■ What you have to do: Your task is to find every line of the listing that includes "difw" and copy it.

■ Provided entries:
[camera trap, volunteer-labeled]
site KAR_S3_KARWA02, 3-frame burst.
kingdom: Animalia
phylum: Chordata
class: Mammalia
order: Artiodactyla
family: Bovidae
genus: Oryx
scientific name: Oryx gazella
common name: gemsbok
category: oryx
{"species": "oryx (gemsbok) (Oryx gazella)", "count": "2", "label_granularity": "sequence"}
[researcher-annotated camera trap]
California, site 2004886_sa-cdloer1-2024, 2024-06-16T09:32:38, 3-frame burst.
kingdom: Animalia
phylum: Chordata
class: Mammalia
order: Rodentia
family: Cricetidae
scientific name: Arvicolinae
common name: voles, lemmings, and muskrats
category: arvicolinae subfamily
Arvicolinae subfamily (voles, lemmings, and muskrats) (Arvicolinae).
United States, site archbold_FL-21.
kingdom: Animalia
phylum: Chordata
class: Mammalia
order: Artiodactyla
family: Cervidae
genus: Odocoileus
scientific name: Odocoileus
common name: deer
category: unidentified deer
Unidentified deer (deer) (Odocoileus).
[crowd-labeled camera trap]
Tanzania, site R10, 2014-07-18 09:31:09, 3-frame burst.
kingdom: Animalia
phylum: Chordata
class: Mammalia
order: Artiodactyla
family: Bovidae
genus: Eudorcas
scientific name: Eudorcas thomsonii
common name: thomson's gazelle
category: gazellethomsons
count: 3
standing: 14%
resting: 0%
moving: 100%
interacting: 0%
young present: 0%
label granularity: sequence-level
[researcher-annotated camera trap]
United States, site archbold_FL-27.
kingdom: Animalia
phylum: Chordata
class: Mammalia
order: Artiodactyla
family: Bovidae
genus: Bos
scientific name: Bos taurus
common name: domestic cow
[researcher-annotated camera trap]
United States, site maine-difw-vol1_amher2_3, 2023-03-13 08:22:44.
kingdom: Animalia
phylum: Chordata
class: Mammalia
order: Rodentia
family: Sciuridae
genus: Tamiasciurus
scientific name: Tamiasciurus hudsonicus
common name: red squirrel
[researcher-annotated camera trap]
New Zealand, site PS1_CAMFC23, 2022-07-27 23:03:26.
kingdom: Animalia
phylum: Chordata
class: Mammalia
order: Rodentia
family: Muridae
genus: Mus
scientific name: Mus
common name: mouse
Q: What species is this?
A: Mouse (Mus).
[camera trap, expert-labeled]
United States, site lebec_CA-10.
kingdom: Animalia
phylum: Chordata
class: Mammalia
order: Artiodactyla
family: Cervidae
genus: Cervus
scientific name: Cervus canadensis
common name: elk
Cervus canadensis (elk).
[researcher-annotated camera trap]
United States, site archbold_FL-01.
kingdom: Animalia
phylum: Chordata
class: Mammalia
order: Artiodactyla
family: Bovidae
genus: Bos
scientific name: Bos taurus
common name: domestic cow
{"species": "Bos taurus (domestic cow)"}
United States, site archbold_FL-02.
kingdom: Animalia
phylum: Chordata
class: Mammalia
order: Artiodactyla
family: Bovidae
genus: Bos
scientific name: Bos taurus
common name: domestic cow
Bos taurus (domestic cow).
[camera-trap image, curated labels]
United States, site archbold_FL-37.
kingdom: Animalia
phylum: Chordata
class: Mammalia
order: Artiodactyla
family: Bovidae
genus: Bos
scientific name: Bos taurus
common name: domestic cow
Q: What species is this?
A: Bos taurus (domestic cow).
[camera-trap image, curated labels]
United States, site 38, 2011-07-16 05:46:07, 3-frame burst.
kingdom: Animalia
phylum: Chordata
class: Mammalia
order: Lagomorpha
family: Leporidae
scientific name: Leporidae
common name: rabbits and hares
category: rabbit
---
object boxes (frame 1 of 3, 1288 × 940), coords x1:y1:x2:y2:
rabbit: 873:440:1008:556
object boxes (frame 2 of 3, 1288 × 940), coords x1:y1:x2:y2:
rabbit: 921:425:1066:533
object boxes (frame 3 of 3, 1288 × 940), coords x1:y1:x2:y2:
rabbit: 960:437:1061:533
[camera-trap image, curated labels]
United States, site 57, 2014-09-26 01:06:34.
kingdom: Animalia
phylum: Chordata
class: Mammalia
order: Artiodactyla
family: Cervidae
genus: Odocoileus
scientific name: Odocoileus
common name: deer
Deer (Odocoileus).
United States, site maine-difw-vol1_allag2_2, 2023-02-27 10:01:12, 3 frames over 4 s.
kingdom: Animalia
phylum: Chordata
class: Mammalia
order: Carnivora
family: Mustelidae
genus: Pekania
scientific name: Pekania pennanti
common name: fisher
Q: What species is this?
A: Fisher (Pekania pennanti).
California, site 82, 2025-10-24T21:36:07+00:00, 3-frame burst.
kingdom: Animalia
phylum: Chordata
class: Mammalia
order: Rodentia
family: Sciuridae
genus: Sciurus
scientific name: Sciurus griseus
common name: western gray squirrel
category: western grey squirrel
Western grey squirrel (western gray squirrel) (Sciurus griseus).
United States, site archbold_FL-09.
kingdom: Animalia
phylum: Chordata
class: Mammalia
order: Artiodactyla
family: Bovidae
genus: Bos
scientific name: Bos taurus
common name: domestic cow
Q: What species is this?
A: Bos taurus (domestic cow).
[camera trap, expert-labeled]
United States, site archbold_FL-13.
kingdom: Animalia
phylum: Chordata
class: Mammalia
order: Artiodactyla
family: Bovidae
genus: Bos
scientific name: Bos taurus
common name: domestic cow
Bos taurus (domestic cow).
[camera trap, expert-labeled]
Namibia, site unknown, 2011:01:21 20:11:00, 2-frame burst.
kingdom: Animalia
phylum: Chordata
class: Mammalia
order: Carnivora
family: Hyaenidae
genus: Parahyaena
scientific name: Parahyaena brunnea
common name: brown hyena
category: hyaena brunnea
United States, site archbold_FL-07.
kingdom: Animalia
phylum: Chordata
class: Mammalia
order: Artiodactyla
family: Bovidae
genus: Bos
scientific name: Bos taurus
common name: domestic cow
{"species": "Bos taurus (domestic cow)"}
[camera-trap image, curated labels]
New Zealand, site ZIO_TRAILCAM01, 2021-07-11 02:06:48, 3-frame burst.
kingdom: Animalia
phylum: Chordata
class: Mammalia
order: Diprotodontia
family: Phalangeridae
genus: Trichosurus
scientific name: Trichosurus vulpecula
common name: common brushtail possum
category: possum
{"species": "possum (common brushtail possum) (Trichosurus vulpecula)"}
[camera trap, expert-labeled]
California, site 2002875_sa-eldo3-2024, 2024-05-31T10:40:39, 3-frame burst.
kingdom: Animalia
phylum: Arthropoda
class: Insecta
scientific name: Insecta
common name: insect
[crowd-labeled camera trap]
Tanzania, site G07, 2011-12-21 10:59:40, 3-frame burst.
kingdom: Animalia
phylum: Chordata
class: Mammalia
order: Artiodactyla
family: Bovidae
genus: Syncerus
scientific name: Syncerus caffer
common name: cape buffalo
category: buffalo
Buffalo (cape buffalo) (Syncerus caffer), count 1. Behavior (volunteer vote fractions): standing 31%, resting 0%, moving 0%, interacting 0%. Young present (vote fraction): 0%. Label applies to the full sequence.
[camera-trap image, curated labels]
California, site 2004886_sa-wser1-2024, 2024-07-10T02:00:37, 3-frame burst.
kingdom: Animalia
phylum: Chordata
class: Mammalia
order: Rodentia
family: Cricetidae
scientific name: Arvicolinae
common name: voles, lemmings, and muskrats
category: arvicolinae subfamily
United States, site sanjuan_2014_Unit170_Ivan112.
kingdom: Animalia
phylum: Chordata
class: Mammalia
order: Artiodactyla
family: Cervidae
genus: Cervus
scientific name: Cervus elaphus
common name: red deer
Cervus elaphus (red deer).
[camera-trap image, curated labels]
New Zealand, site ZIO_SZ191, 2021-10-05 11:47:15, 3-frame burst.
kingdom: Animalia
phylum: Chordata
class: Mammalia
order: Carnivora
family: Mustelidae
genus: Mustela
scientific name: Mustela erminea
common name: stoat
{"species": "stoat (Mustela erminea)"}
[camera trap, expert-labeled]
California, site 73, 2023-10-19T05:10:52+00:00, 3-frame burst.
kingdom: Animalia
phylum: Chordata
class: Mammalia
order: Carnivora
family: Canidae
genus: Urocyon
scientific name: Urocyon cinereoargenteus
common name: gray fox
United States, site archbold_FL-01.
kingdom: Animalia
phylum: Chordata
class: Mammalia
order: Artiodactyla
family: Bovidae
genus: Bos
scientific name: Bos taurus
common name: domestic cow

■ Result:
United States, site maine-difw-vol1_amher2_3, 2023-03-13 08:22:44.
United States, site maine-difw-vol1_allag2_2, 2023-02-27 10:01:12, 3 frames over 4 s.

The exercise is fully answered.